I posted this some time wayyyyy back but it's still annoying me so I'm reposting it:
---
Most of my friends will heartily support me when I say I'm not a religious person. They will applaud me loudly when I say that I'm not a person with Victorian morals, and say something like "true dat." And they'd probably choke on their beer if anyone said I was politically correct. But you know, there seems to have been some sort of Rubicon of moral turpitude crossed sometime in the recent past, and I've just plain been looking the other way when it happened...
The place it's coming out most is in commercials. Commercials which, even to someone like me, are just giving the wrong message. Somewhere along the line, commercial scriptwriters are just missing the point.
These commercials seem (totally aside from trying to sell their product, which they do only tangentially) to hammer home the message that it's fine to be rude, it's good to be ignorant, it's praiseworthy to be a total tool. The ads are on in prime kiddie-time, so what the kids are learning is pretty much that being total assholes is okay.

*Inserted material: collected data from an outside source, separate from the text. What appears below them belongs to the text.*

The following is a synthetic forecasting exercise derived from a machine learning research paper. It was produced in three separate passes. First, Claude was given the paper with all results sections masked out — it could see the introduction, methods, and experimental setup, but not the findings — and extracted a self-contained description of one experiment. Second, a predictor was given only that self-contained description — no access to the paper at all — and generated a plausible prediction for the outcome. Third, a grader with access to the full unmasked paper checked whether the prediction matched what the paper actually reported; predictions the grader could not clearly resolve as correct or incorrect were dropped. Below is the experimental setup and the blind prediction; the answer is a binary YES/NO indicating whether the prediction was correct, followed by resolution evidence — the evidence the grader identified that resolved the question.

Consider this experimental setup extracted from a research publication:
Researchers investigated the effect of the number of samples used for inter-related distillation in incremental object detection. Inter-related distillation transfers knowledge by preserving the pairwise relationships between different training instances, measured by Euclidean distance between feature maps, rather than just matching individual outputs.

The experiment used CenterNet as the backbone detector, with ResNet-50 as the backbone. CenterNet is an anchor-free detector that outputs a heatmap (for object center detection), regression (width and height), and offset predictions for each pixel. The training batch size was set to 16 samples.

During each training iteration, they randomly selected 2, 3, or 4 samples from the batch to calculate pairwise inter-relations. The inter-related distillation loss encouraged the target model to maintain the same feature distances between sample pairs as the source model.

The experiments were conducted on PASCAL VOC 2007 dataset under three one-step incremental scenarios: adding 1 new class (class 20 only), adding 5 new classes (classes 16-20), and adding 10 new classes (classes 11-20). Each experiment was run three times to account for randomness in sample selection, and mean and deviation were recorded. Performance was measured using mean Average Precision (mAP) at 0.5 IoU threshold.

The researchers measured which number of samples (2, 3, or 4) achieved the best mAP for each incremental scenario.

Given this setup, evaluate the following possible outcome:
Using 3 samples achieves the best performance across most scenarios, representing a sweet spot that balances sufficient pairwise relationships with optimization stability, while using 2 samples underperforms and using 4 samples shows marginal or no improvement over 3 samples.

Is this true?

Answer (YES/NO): NO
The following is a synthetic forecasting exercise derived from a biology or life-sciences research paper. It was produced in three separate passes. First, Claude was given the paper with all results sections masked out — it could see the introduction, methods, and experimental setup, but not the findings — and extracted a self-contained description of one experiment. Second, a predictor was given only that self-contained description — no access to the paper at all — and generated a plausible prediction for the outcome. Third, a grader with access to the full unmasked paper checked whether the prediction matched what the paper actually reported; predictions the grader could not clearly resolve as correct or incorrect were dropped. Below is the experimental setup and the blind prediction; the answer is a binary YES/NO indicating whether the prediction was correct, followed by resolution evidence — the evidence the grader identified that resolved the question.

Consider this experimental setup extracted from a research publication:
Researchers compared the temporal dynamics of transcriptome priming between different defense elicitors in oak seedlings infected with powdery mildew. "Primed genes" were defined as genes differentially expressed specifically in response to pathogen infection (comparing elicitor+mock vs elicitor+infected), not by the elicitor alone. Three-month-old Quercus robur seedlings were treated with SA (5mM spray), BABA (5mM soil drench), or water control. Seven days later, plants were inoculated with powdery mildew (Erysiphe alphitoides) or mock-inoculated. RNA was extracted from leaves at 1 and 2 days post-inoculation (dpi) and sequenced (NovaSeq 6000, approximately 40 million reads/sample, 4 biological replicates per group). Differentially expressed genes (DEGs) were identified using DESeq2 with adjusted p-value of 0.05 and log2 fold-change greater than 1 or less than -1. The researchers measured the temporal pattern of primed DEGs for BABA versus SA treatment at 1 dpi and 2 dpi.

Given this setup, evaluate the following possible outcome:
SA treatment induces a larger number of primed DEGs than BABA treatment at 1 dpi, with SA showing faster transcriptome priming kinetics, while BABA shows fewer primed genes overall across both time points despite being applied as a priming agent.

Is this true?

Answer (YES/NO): NO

"And I can't face them on an empty stomach" says the snotty little girl in a recent mcDonalds ad. It's fine for a jumped-up little kid to totally heap shit on her parents and siblings.
"Oh, now you've missed it. Okay, stop the car." says the instructor while the girl in the learner driver's seat proceeds to completely disregard him and drive off to enrol to vote. Bear in mind that a driving instructor is in a privileged position, a position given to instructors by the very same Government which is now exhorting teenagers to disobey him. Yep, you saw that right, it's fine to just ignore a representative of the Law and basically tell him to go fuck himself by your actions.
"And potato chips for - - - - .... the kids... " says the flabberghasted mum who's just prepared Moroccan chicken for her guests only to find them all sitting at the kids' table mugging and grinning for the chips and by their actions saying to her "hey tough shit about that Moroccan Chicken shit, but you basically wasted all the time you invested in us cos we wish you'da shoved the chicken up your arse and just given us the chips."
I like the Spiceblog and I like cooking and I tell you what, if my guests pulled shit like that with me I would throw them right out the door along with the precious fucking crisp chips, and I would probably make every effort never to recognise them again. Hell, even if they were the only group of people left in the world.
At the same time, there are organisations for this and nannycommittees for that, so that pretty much anything you do can be accommodated by some group and made into someone else's fault, there are people who specialise in making your stupidity someone else's fault (and they make it stick in the Legal System so it *must* be right) and there are still groups of people who don't give a damn whose fault it is but they can kill and maim and imprison people without any form of control over them and whom we tacitly accept by ignoring them and looking away.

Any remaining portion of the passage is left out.